GIVEN ENTRIES:
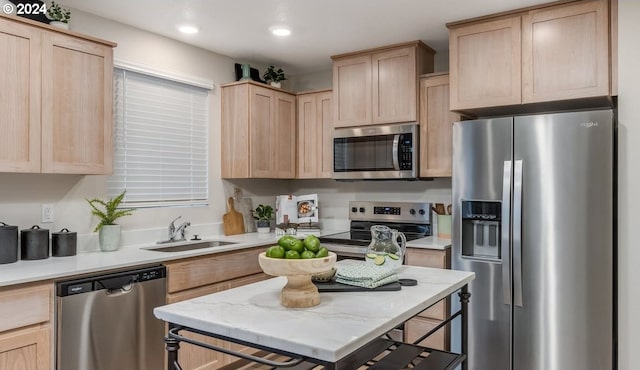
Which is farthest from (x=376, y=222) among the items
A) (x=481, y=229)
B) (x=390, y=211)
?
(x=481, y=229)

REQUIREMENTS: Lay out every line of the records above as a Markdown table with the columns "Row" and "Line," giving each row a number and skipping blank lines. Leave the pictures out of the table.

RESPONSE TO THE EXERCISE:
| Row | Line |
|---|---|
| 1 | Which is farthest from (x=376, y=222) among the items |
| 2 | A) (x=481, y=229) |
| 3 | B) (x=390, y=211) |
| 4 | ? |
| 5 | (x=481, y=229) |